WORK INSTRUCTION 1.
In the passage on modeling ternary relationships with Hibernate, why does the asker rule out the map-based constructs that JPA 2 added? Answer in one to three sentences.
WORK INSTRUCTION 2.
Carry the passage on modeling ternary relationships with Hibernate forward, starting after its last sentence.
[Opening PASSAGE section]
It requires more code, and more objects in the system at runtime.
On the other hand, it does have the minor advantage of saving you from making a somewhat arbitrary choice of which side of a direct #ManyToMany relationship is the owning side.
Q 1) How can we model a ternary relationship using Hibernate? For example, how can we model the ternary relationship presented here using Hibernate (or JPA)?
NOTE: I know that JPA 2 has added some constructs for building ternary relationships using maps. However, this question assumes JPA 1 or Hibernate 3.3.x and I don't like to use maps to model this.
(source: grussell.org)
(source: grussell.org)
Ideally I prefer my model to be like this:
class SaleAssistant {
Long id;
//...
}
class Customer {
Long id;
//...
}
class Product {
Long id;
//...
}
class Sale {
SalesAssistant soldBy;
Customer buyer;
Product product;
//...
}
Q 1.1)
How can we model this variation, in which each Sale item might have many Products?
class SaleAssistant {
Long id;
//...
}
class Customer {
Long id;
//...
}
class Product {
Long id;
//...
}
class Sale {
SalesAssistant soldBy;
Customer buyer;
Set<Product> products;
//...
}
Q 2) In general, how can we model n-ary, n >= 3 relationships with Hibernate?
[Closing PASSAGE section]
[Opening RECORDED DATA section]
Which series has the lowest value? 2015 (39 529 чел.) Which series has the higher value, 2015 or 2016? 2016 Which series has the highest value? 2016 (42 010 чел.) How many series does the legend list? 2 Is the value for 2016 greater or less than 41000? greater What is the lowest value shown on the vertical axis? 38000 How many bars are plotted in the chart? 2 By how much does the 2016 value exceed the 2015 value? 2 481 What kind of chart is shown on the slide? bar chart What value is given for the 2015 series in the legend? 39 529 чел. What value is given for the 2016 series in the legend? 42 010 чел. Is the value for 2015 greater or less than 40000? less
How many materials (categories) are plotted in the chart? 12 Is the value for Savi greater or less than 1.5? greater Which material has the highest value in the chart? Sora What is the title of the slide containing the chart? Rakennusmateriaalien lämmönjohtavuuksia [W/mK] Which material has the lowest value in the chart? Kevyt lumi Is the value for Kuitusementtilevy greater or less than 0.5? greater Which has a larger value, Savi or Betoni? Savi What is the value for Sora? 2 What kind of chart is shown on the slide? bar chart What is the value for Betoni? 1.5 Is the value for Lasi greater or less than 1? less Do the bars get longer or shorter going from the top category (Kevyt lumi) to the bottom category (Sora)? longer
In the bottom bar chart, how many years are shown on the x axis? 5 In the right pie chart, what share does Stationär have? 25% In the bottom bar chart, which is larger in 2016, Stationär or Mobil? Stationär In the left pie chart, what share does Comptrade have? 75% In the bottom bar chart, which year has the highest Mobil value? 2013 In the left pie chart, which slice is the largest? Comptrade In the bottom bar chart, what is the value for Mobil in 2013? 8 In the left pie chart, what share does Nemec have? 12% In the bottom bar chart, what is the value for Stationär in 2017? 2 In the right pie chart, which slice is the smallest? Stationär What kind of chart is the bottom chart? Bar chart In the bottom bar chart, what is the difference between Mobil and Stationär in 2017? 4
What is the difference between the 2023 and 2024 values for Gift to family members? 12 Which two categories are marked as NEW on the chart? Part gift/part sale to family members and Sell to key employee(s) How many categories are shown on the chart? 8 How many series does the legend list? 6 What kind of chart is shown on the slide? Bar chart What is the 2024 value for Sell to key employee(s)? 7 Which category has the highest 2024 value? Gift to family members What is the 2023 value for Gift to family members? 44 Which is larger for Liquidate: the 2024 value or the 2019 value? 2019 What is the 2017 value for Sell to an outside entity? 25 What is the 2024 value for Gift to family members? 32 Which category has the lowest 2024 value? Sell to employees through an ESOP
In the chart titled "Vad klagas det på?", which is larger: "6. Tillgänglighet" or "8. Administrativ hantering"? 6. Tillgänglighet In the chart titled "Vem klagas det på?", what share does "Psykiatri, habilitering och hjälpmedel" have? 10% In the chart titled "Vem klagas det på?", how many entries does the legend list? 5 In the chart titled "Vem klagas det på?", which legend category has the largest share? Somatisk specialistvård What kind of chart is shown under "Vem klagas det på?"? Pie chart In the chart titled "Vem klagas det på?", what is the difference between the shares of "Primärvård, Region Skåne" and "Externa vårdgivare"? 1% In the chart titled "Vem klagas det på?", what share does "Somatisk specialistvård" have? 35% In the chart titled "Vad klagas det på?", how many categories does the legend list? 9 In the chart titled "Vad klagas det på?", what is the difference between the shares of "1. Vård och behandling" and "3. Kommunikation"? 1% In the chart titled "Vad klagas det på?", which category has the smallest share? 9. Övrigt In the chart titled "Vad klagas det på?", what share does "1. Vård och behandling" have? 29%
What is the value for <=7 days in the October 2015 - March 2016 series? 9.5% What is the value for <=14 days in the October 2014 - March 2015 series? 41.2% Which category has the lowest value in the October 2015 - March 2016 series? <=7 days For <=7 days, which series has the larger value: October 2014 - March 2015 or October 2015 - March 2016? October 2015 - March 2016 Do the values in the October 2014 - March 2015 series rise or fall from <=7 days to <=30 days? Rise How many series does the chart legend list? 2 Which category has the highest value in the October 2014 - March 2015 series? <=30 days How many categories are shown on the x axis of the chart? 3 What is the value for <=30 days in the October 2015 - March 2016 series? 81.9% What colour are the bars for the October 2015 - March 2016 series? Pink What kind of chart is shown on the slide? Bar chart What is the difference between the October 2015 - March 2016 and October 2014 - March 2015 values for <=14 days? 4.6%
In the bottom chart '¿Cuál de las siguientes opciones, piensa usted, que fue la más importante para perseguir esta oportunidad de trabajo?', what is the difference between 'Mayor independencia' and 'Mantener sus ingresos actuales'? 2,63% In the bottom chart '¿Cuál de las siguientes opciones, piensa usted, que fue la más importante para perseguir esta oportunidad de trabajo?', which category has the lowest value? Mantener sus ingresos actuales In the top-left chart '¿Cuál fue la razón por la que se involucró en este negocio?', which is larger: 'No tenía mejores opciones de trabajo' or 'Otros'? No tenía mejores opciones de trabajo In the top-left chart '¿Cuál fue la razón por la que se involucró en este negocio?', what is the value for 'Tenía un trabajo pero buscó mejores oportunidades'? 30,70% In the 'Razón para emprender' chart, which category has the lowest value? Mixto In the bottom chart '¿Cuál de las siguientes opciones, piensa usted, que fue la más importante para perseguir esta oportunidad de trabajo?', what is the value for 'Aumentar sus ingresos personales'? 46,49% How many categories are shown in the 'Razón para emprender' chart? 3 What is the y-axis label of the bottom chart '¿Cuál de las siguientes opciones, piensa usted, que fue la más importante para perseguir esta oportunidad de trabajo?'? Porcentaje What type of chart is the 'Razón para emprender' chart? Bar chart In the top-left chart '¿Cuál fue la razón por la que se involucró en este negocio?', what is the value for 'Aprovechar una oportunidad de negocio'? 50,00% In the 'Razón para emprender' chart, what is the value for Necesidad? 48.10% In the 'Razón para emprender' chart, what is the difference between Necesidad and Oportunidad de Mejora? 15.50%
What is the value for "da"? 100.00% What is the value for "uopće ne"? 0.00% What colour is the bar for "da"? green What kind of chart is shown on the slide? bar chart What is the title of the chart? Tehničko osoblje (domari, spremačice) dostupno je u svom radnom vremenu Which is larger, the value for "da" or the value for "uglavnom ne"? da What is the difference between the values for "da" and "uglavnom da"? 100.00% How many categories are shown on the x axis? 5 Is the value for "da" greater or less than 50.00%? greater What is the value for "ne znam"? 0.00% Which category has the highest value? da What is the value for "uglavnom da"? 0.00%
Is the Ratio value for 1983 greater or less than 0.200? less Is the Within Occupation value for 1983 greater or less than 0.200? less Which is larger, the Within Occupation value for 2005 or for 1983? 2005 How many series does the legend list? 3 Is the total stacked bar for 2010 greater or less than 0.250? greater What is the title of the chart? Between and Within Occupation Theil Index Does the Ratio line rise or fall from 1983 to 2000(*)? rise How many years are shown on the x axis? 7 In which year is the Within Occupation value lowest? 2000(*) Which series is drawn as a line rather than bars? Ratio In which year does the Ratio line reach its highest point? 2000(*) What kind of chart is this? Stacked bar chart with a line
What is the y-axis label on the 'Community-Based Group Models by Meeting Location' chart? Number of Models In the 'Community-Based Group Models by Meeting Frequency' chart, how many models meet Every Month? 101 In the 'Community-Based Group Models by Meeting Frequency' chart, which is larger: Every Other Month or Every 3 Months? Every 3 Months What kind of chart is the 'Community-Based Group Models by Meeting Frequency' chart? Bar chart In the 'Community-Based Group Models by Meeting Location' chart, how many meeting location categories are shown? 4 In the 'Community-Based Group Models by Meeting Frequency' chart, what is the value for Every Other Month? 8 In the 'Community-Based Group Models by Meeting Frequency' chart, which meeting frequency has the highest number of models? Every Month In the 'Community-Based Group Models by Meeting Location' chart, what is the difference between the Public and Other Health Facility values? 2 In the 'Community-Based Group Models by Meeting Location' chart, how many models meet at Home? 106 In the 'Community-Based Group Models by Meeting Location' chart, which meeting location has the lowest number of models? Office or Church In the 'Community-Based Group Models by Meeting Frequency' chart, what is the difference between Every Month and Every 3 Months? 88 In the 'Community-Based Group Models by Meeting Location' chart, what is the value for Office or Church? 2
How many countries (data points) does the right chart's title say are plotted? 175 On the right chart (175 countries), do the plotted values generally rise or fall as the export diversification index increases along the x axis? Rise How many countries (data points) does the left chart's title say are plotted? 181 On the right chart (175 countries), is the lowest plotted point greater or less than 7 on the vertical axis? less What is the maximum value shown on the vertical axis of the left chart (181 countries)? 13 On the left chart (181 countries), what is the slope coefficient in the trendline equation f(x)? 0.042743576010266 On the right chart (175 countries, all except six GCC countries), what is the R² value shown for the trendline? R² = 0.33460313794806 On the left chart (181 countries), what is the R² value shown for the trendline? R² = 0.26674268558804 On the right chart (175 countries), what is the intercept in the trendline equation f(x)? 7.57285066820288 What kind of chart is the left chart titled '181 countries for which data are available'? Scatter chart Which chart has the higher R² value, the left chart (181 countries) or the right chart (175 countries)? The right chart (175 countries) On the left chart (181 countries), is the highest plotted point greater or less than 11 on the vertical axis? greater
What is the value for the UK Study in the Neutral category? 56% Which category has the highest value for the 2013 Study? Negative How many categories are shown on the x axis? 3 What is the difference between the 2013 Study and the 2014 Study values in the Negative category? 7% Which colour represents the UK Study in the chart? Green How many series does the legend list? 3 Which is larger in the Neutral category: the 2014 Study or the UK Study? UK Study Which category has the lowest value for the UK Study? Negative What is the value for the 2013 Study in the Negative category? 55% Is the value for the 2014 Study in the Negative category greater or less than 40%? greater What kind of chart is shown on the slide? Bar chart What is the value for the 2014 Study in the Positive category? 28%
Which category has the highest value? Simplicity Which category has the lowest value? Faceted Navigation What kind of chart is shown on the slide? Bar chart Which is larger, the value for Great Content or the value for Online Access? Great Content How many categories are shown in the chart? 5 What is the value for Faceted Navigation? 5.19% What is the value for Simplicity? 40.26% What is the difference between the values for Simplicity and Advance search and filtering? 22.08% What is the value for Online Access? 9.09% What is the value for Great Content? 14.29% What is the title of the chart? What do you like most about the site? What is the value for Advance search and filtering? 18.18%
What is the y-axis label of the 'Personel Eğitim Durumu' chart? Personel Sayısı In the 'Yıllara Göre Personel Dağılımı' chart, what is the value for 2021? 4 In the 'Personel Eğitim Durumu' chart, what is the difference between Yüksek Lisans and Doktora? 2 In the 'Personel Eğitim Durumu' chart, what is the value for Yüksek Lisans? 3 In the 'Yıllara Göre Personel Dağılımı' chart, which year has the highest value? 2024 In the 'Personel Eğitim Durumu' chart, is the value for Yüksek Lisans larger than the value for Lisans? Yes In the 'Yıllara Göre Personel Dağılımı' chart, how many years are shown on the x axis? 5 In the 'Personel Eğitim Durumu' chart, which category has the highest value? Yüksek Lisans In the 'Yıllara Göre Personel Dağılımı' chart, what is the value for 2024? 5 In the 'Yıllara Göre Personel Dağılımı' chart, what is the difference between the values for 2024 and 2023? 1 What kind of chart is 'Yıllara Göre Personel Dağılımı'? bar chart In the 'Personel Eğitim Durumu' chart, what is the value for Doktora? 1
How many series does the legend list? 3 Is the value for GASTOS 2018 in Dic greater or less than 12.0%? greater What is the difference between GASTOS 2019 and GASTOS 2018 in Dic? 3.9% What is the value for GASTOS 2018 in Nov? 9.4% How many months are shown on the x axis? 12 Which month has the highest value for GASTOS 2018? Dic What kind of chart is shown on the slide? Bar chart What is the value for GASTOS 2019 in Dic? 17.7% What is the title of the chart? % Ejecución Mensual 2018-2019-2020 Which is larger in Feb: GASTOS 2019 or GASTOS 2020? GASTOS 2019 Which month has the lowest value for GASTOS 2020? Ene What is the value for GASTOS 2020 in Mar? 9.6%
[Closing RECORDED DATA section]
ANSWER AREA 1.
The question assumes JPA 1 or Hibernate 3.3.x, not JPA 2. The asker also says they don't like using maps to model this relationship.

ANSWER AREA 2.
Thanks in advance.
Q1. How can we model a ternary relationship using Hibernate? For example, how can we model the ternary relationship presented here using Hibernate (or JPA)? (...)
I would remodel the association with an intermediate entity class (and that's the recommended way with Hibernate). Applied to your example:
#Entity
public class Sale {
#Embeddable
public static class Pk implements Serializable {
#Column(nullable = false, updatable = false)
private Long soldById;
#Column(nullable = false, updatable = false)
private Long buyerId;
#Column(nullable = false, updatable = false)
private Long productId;
public Pk() {}
public Pk(Long soldById, Long buyerId, Long productId) { ... }
// getters, setters, equals, hashCode
}
#EmbeddedId
private Pk pk;
#ManyToOne
#JoinColumn(name = "SOLDBYID", insertable = false, updatable = false)
private SaleAssistant soldBy;
#ManyToOne
#JoinColumn(name = "BUYERID", insertable = false, updatable = false)
private Customer buyer;
#ManyToOne
#JoinColumn(name = "PRODUCTID", insertable = false, updatable = false)
private Product product;
// getters, setters, equals, hashCode
}
Q1.1. How can we model this variation, in which each Sale item might have many Products?
I wouldn't use a composite primary key here and introduce a PK for the Sale entity.
Q2. In general, how can we model n-ary, n >= 3 relationships with Hibernate?
I think that my answer to Q1. covers this. If it doesn't, please clarify.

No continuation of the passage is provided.